Plus grave : il est possible, en de rares occasions, de détruire définitivement des objets vitaux que vous ne pourrez plus jamais ré-obtenir par la suite – méfiez-vous particulièrement du puits que vous trouverez après une vingtaine de minutes de jeu. Ces quelques tracas pourront réellement vous gâcher une partie, ce qui explique sans doute pourquoi le titre n’a, malgré son succès critique et commercial, pas hérité de la même reconnaissance que des titres comme The Secret of Monkey Island.

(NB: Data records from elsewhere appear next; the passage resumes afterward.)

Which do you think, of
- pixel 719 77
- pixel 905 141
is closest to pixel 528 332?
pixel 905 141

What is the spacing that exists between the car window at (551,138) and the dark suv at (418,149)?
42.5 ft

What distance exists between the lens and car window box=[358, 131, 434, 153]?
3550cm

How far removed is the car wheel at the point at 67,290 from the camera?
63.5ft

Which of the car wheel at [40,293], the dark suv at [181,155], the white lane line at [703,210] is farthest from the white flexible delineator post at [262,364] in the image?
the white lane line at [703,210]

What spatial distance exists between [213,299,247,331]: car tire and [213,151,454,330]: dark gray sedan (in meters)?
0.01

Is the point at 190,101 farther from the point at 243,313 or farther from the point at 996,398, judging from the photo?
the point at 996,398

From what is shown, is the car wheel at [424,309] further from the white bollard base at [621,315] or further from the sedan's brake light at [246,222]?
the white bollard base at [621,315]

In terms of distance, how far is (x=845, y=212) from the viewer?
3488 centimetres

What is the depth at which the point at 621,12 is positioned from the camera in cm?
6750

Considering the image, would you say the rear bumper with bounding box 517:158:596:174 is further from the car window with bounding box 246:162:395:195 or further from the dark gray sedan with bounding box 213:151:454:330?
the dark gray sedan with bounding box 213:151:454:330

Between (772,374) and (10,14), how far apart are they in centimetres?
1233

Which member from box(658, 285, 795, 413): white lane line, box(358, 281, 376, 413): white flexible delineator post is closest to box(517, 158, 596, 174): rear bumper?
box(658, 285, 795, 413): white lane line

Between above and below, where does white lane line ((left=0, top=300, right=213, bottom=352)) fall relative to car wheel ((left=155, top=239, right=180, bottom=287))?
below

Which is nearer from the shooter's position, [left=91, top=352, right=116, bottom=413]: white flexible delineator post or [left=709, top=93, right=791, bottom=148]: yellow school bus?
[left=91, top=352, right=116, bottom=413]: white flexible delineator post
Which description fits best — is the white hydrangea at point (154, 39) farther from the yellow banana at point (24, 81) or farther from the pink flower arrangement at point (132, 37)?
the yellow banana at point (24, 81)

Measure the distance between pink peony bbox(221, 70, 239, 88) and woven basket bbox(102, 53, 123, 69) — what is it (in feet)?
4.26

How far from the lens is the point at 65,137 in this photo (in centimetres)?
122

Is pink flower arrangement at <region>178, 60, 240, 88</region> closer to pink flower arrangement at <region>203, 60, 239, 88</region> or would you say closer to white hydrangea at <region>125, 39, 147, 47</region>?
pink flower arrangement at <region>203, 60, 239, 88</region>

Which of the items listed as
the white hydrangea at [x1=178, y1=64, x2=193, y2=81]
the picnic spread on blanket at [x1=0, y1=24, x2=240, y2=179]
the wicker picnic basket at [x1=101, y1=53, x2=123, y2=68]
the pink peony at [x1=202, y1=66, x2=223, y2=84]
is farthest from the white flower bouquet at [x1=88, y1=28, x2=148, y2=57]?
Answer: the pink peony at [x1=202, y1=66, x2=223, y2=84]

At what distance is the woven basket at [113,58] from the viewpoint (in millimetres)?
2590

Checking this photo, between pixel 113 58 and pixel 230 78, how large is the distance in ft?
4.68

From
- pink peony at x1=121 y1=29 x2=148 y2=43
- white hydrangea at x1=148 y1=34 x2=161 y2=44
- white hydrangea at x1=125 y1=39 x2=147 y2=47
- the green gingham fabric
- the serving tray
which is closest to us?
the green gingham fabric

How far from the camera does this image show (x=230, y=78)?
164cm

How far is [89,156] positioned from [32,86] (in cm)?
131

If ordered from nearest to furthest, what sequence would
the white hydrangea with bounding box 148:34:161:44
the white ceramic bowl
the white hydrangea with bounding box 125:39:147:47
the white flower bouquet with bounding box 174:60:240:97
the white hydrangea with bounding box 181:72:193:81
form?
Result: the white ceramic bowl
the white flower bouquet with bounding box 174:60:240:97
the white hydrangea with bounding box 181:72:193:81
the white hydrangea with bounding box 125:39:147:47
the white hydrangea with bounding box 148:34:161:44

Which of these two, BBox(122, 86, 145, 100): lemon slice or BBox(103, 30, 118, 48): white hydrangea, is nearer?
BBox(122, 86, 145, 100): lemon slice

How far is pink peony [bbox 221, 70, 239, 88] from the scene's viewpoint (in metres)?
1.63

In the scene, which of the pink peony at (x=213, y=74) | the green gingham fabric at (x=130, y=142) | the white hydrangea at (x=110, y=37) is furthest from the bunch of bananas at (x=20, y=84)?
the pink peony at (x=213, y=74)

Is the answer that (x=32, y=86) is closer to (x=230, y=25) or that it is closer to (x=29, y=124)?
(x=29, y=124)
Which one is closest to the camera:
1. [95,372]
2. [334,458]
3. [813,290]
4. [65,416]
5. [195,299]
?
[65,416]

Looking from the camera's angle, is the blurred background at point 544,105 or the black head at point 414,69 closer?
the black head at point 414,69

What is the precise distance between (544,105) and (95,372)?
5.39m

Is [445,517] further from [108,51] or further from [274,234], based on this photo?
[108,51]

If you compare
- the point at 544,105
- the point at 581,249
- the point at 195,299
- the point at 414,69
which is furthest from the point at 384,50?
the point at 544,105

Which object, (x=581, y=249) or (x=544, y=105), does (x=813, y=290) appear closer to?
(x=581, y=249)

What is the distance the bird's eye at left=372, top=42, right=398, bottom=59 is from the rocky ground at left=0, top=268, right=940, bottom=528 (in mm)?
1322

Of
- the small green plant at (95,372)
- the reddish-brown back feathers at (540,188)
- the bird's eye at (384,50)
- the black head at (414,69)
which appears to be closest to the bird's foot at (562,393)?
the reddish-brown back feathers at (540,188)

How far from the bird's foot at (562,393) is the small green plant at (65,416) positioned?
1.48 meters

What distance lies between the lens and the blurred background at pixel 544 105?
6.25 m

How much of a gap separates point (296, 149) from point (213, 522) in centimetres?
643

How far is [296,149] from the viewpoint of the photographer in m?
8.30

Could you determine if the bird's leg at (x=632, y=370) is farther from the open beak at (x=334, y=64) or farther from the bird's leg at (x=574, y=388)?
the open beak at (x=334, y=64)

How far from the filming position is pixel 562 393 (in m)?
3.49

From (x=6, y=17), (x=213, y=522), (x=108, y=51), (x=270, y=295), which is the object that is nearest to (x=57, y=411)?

C’est d’autant plus dommage qu’une fois ces quelques passages fastidieux mis de côté, on peut passer un très bon moment en visitant Kyrandia, particulièrement si les graphismes en VGA parviennent encore à vous tirer une petite larme de nostalgie.

En dépit du peu de rencontres que l’on est amené à faire, et d’un scénario qui ne gagne jamais en épaisseur, on se plait à découvrir l’univers du jeu à hauteur d’homme, écran par écran, pour goûter à la magie si particulière que le titre parvient si bien à délivrer. On ne sera donc pas surpris de découvrir que The Legend of Kyrandia aura été le premier épisode d’une trilogie ayant laissé de nombreux souvenirs émus aux joueurs s’y étant essayés à l’époque, et qui maudissent encore le déclin rédhibitoire ayant frappé le domaine du point-and-click depuis la fin des années 90.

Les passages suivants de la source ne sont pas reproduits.